Los testimonios se enlazan, uno tras otro. De repente, en una punta de la mesa Josefina llora, bajito, y dice que no la pasaba bien, que el colegio no era lo suyo, que sufría, que jamás le gustó y que la castigaban por eso. Las demás la alientan, le dicen que ya está, que ya pasó. Pero ella apenas escucha porque está anudada a sus emociones. Más tarde dirá que llorar le hace bien.
Los sentimientos a flor de piel son inevitables, necesarios. Durante esa hora especial se mezclan las vivencias personales con el texto periodístico. Georgina va y viene, pilotea la charla, ayuda a que comprendan detalles de la lectura, y sobre todo, contiene con su sonrisa cálida y sus palabras amables.
Judith, una de las más participativas, ofrece pastafrola mientras asegura que "siempre hay cosas importantes para contar". Dice que valora a la maestra de la nena ( la protagonista de la nota que trajo Georgina): "Esa señorita mostró entereza y fue didáctica.

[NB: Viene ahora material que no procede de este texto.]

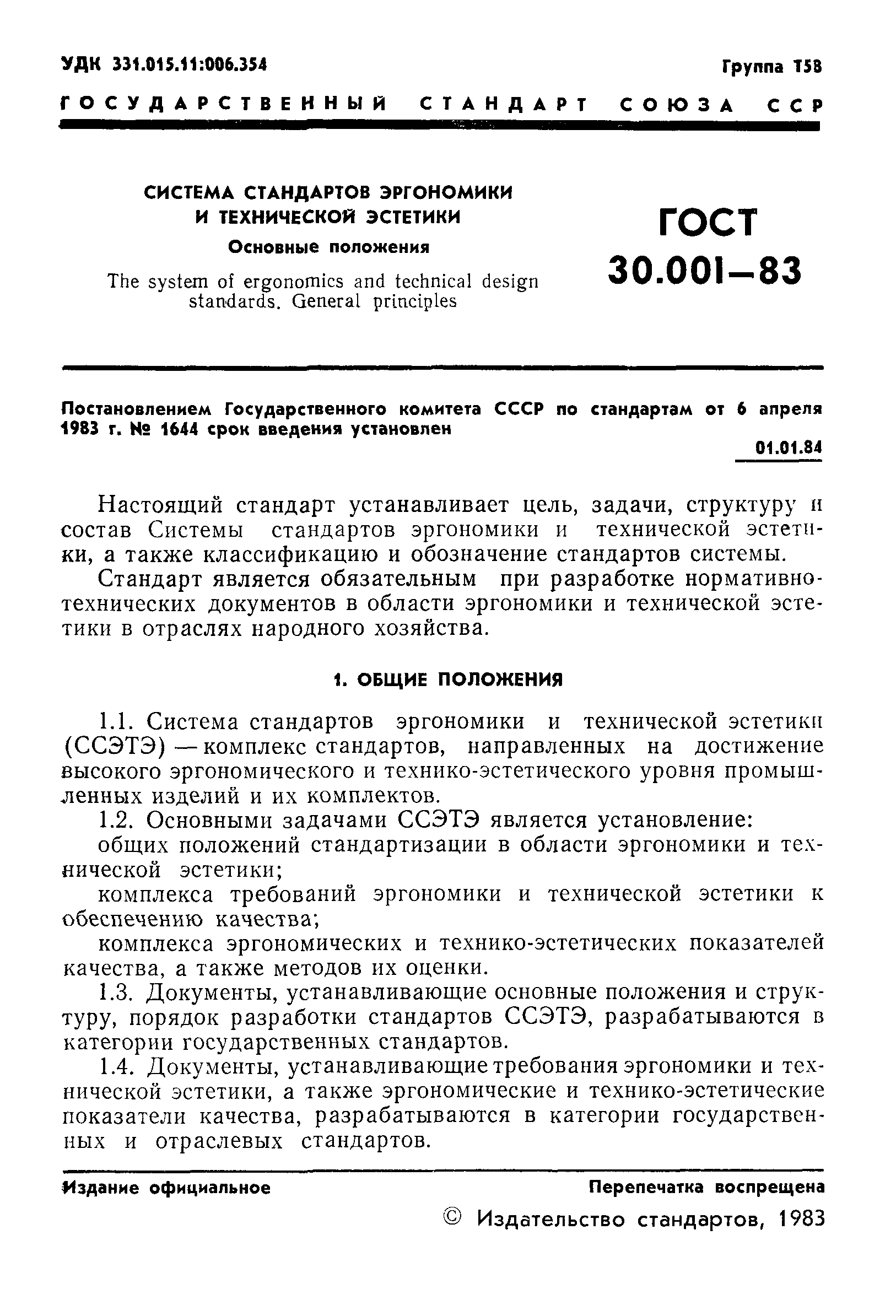 ГОСТ 30.001-83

Eso está muy bien", comenta, mientras Dora la mira, asintiendo.
El tiempo, que muchas veces pasa lento, lentísimo en el geriátrico, tiene otro ritmo los martes al atardecer. "Cada taller es una experiencia distinta. Es, sobre todo, un ida y vuelta. Pero también es pararse frente a la vida, la muerte, las emociones. Les enseño textos, historias, pero ellas me enseñan con su sabiduría enorme", dice Georgina.
"En esta búsqueda me puse a leer una libro de Simone de Beauvoir que se llama La vejez, lo llevé a la clase y les leí a las chicas el prólogo y les expliqué brevemente quien era la autora. De ese libro algo quedó resonando en mi: "No sabemos quienes somos si ignoramos lo que seremos: reconozcámonos en ese viejo, en esa vieja. Así tiene que ser si queremos asumir en su totalidad la condición humana". De eso se trata.